I nuovi accordi firmati a Roma dal premier Matteo Renzi e dal suo omologo cinese Li Keqiang aprono la strada a una maggiore presenza di Pechino in Italia, suggellata dal vertice euroasiatico in programma oggi e domani a Milano.

L’Italia, da un’inchiesta del Financial Times, è infatti al primo posto nelle mire di espansione della Cina. In particolare Pechino starebbe passando da investimenti nelle economie emergenti a quelle mature e scommetterebbe sull’Europa (in Italia l’Heritage Foundation li ha stimati nel 6,9% del totale regionale).

Cosa attendersi da questa esuberanza? E quali le ripercussioni sul nostro Paese e sull’Europa? Aspetti analizzati in una conversazione con Formiche.net dallo storico ed economista Giulio Sapelli, dal 1996 al 2002 nel cda del Cane a sei zampe, dal 1994 ricercatore emerito presso la Fondazione Eni Enrico Mattei e autore del pamphlet “Dove va il mondo” (edizione Guerini).

Professore, il vertice Asia-Europa di Milano si svolge in uno dei momenti più caldi delle relazioni tra Usa e Cina. Cosa accade? Il Vecchio Continente è il nuovo campo di battaglia su cui si combatte la nuova guerra fredda?

Il clima è arroventato. La ragione risiede nel fatto che in passato, quando ancora c’erano le condizioni per farlo, non si è proceduto a fare ordine nel complesso panorama asiatico, che rischia di essere oggi la maggiore fonte di instabilità mondiale. Nella mancanza di ordine, una potenza dall’indole coloniale e aggressiva come la Cina alza la testa, generando tensioni che crescono.
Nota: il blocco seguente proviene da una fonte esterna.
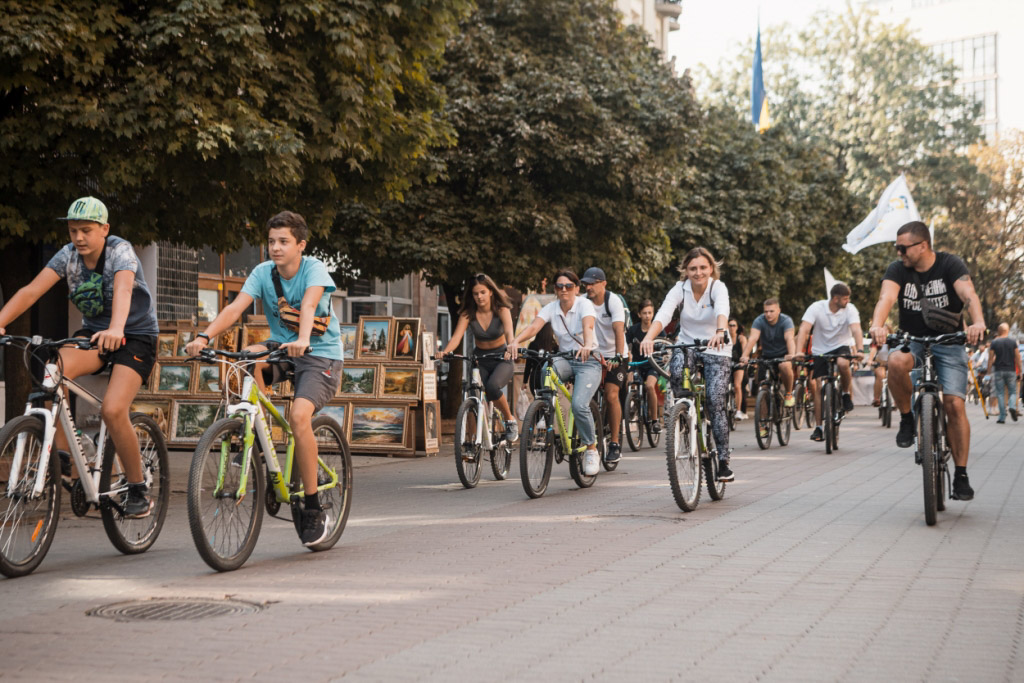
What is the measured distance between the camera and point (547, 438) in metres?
10.6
In tutto questo, il vertice Asem è bene che si svolga a Milano, perché il dialogo fa sempre bene, ma produrrà ben poco, se non qualche accordo bilaterale. Il problema è che manca una leadership, tanto in Asia, quanto in Europa. Ecco perché il Trattato di libero scambio transatlantico, il Ttip, non può essere derubricato a un semplice accordo commerciale, ma riveste un significato strategico. Il Vecchio Continente non è una forza militare e deve comprendere che se non farà fronte comune con gli Usa rischia di soccombere.

Si riferisce allo shopping cinese in Italia? Nell’ultima visita del premier Li Keqiang sono stati siglati nuovi venti accordi.
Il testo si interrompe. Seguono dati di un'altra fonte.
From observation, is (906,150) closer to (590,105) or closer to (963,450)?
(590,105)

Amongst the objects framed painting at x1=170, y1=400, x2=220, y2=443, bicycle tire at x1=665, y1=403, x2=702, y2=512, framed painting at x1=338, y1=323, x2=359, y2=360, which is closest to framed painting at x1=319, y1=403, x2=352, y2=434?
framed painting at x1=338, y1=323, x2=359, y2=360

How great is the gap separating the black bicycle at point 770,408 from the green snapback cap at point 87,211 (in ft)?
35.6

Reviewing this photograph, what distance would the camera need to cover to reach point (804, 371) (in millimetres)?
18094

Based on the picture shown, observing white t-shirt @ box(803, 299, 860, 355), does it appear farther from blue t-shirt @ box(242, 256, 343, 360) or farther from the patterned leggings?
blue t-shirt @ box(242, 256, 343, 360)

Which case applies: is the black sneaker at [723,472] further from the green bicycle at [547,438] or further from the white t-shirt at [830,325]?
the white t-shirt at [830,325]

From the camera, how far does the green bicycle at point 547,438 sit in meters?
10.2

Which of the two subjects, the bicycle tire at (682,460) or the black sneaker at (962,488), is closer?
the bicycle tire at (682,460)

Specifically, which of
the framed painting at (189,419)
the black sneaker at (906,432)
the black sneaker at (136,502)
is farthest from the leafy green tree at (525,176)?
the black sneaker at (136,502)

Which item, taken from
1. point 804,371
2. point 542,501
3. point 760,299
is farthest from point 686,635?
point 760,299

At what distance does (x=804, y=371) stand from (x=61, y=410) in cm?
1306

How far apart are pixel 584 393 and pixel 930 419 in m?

Pechino usa l’enorme liquidità a sua disposizione per appropriarsi di tecnologia e intelligenze. Sa bene che gli Usa chiudono le porte, quindi lo fa in Europa, dove ci sono maggiori difficoltà economiche e dove è più facile penetrare. In questo disegno, ovviamente, l’Italia è presente, perché vulnerabile.

Come si concilia la forte intesa con la Cina con il sostegno incondizionato di Matteo Renzi al Ttip? L’eclettismo renziano ricorda un po’ quello di Berlusconi, amico contemporaneamente di Bush e di Putin?

Direi che ci sono molte analogie tra i due sul fronte della politica estera. D’altronde entrambi non hanno fatto che proseguire una linea portata avanti in passato dalla Dc e dalla Fiat, oggi dal Vaticano e dall’Eni. Renzi prosegue una lunga tradizione di buoni rapporti sia con gli Usa sia con la Russia. Quanto alla Cina sono invece incerto. Bene gli investimenti, senza dubbio, ma non in settori strategici come Snam e Terna. E spero nemmeno in Saipem.

Per quale ragione l’Italia non dovrebbe lasciare troppo spazio alla Cina?

C’è un dato di fatto. La Cina è una potenza dittatoriale, che controlla da vicino ogni aspetto della vita dei suoi cittadini. Ciò rende difficile anche l’integrazione tra le nostre culture. Un grande ostacolo che dovrebbe essere superato prima di poter provare fiducia.